The first is iOS simulators caching an older splash image. If you update splash.png but still see the previous asset after a rebuild, reset the simulator via Device → Erase All Content and Settings, then delete the app from the simulator before the next npx expo run:ios. Simulators sometimes keep the prerendered launch screen around across rebuilds, and no amount of expo prebuild --clean will fix it from inside your project directory.

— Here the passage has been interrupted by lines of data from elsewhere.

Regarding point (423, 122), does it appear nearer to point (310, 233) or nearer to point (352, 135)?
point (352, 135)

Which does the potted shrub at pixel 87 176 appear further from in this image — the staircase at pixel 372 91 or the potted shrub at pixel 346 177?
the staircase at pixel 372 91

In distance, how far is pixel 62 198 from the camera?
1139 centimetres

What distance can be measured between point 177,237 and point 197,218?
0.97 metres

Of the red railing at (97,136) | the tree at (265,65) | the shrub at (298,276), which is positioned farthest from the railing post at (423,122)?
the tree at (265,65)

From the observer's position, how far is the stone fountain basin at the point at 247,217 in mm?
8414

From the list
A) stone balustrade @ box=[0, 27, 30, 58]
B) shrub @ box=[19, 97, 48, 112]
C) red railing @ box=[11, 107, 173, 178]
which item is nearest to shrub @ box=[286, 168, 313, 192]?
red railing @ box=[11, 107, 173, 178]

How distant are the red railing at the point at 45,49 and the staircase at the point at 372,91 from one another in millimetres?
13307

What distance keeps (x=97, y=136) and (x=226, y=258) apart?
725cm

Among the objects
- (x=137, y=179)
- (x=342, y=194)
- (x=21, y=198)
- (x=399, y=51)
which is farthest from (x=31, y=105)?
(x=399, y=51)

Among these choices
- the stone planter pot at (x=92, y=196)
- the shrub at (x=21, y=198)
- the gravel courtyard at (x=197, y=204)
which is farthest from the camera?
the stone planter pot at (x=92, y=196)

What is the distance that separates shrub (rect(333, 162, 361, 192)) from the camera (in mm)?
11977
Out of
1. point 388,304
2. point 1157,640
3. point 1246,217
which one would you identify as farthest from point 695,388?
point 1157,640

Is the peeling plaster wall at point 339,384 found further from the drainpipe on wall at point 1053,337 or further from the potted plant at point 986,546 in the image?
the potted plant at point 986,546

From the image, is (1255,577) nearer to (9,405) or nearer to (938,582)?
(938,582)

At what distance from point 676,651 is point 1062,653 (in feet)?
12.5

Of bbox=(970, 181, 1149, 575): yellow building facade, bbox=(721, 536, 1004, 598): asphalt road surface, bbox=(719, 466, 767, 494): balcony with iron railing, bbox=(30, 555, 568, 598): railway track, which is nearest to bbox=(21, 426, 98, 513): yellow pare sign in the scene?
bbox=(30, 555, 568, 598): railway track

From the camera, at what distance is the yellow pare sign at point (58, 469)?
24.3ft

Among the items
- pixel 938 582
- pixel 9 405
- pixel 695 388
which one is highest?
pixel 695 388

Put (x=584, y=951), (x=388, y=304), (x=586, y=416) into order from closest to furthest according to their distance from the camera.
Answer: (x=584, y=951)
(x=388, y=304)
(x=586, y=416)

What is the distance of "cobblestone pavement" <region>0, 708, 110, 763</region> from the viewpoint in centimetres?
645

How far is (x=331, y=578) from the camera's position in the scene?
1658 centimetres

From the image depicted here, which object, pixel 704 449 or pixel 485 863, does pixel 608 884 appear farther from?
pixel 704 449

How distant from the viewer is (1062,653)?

The second is OTA updates silently breaking the splash after the first install. expo-updates will fetch a new JS bundle at launch, and if your update code calls SplashScreen.preventAutoHideAsync() but never resolves because the update check stalls, the splash is effectively pinned until the timeout fires. Wrap the update check in Promise.race with a 2-second ceiling and treat a timeout as "proceed with the current bundle."
await Promise.race([
Updates.checkForUpdateAsync(),
new Promise((resolve) => setTimeout(resolve, 2000)),
]);The third is that some Android OEM skins (One UI, MIUI) show their own system splash between yours and the first React render. There is nothing you can do in code to remove this, but if your splash background color matches what the OEM shows, the transition feels seamless rather than jarring.
Verifying your fix
Once all four fixes are in place, run npx expo prebuild --clean and verify on three environments. Emulators miss surprisingly many of these:
- iOS device in both light and dark mode
- Android 12+ device (Pixel or Galaxy) in dark mode
- Airplane mode cold launch (to surface any remaining network-bound await)
Splash screens are one of those areas you tune once and leave alone for half a year. Investing an hour now to kill all four symptoms pays off every time you ship. For adjacent launch-flow bugs, the Rork app launch crash and white screen fix and the Rork app loading stuck debug guide are worth a read. If you'd rather step back and rethink splash design itself, the Rork and Expo splash screen launch guide covers the bigger picture.
Start with the symptom that bothers you most, and drop in the console.log timing line first. Once the numbers are visible, the right fix almost always becomes obvious.